* [TEXT UNDER STUDY]:
Simchat Torah: The Secret to Strengthening Our Spiritual Walk with God

Yael Eckstein with a Bible in her hand praying against the Western Wall with a Nourish Your Biblical Roots background.

As the High Holy Days come to a close, Jews around the world spend one last day in an intense celebration with God before resuming their normal routines. Simchat Torah, which means “Rejoicing in the Torah,” is unlike any other observance that takes place in synagogue. As host Yael Eckstein describes in today’s podcast, the entire congregation — from the youngest children to the oldest adults — takes out the Torah scroll and joins in a never-ending circle of dancing and singing. The celebration marks the completion of reading through the Torah, from Genesis to Deuteronomy, before the reading cycle begins again. But the lesson of Simchat Torah, says Yael, lasts throughout the year. Simchat Torah is a reminder that the way to stay close to God and transform inspiration into action throughout the year is through God’s Word. Learn more about this amazing celebration in today’s powerful podcast.

Saved data entries

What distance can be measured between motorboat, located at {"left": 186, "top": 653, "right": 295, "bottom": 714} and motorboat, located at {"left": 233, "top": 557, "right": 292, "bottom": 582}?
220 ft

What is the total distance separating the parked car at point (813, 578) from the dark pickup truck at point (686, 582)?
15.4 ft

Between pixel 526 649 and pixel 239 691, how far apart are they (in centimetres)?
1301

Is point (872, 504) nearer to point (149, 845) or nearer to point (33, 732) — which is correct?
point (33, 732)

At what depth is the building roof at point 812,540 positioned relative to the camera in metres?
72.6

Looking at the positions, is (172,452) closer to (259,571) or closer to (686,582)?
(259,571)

--

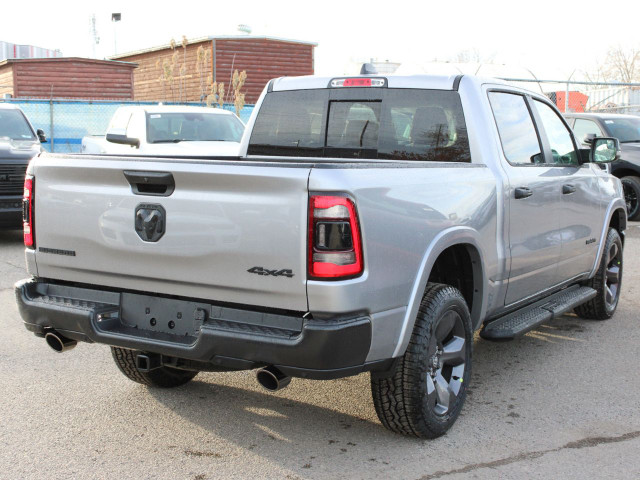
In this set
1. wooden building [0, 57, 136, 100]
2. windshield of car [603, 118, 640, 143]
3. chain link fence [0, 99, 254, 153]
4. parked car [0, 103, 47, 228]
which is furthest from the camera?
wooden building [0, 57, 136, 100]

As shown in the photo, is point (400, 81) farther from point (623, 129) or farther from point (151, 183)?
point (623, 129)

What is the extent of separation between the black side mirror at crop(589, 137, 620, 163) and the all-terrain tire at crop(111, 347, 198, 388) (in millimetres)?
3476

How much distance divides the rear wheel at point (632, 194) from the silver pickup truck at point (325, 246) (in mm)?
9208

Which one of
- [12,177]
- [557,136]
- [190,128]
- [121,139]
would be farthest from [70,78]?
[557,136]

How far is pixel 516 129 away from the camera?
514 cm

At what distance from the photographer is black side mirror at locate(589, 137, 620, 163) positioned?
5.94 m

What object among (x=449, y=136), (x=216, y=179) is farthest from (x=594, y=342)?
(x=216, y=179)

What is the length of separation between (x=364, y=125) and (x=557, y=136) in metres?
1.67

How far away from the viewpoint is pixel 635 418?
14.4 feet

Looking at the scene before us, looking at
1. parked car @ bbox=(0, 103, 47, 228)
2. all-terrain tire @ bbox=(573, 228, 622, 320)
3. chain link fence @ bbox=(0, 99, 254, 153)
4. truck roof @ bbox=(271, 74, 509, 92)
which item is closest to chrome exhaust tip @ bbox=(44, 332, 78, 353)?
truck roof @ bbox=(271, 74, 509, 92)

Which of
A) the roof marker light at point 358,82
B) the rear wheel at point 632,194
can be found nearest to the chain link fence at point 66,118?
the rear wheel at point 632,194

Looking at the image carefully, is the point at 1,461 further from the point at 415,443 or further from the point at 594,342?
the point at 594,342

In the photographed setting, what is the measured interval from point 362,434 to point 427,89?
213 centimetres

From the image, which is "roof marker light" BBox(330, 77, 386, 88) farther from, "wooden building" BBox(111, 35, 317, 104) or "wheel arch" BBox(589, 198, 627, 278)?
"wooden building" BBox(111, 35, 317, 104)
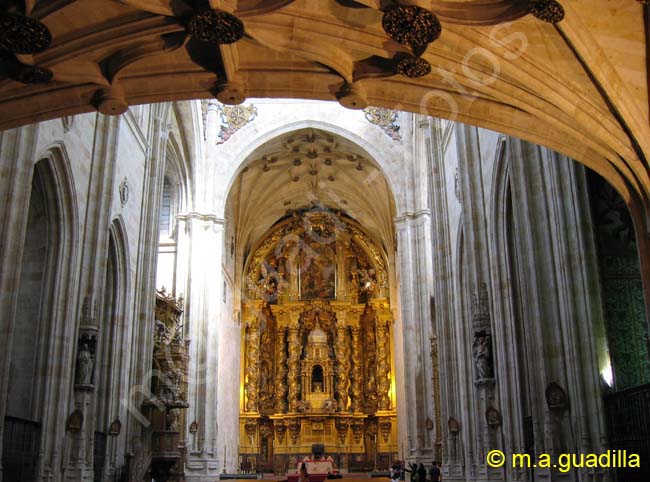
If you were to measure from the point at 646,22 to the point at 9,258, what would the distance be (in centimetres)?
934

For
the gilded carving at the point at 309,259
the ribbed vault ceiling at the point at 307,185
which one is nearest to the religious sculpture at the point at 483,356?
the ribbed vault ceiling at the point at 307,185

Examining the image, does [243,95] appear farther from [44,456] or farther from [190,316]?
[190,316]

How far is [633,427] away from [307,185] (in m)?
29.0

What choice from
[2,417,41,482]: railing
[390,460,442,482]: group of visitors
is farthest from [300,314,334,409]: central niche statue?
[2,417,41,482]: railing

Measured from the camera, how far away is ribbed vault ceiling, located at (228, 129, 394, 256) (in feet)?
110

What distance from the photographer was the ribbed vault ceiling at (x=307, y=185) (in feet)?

* [YOUR TASKS]:
a) Write out the Simchat Torah text word for word, starting at "Simchat Torah: The" and ending at "Biblical Roots background.".
b) Extend the text about Simchat Torah, picking up right after its last sentence.
None of the material is needed.

* [ANSWERS FOR EACH ITEM]:
a)
Simchat Torah: The Secret to Strengthening Our Spiritual Walk with God

Yael Eckstein with a Bible in her hand praying against the Western Wall with a Nourish Your Biblical Roots background.

b)
Episode Notes

Jews around the world are just completing an intense time of worship and focus on their relationship with God, a time known as the High Holy Days. Beginning with Rosh Hashanah (the Jewish New Year), through the Ten Days of Repentance, Yom Kippur (the Day of Atonement), and the seven-day celebration of Sukkot (the Festival of Tabernacles), this holy season has come to an end. It’s time to return to daily life.

But before the Jewish people return to their regular routines, God beckons His children to spend one more day with Him in worship and praise. This day, known as Simchat Torah, “Rejoicing in the Torah,” is all about celebrating God’s Word and remembering the importance of taking God’s Word with us into the new year.

It is a raucous celebration, one that Yael describes as “holy unhinged.” The entire congregation participates as they take out the Torah scrolls from the Ark at the center of the synagogue and begin dancing and singing in a never-ending circle of praise and worship to God.

“Everyone is moving together in the same direction, and people of every background are joining together and holding hands, dancing in circles several rounds deep. And in the center of all these circles, you see people holding Torah scrolls tightly against their chest — and they are dancing and singing the loudest of all,” Yael says.

But what are they celebrating?

“On this day we finish our annual reading of the Torah — from the opening chapters of Genesis to the closing sentence of Deuteronomy — which we call the Parshah. We celebrate to show our joy at having completed the Torah another time and the joy we receive from studying God’s Word,” Yael explains.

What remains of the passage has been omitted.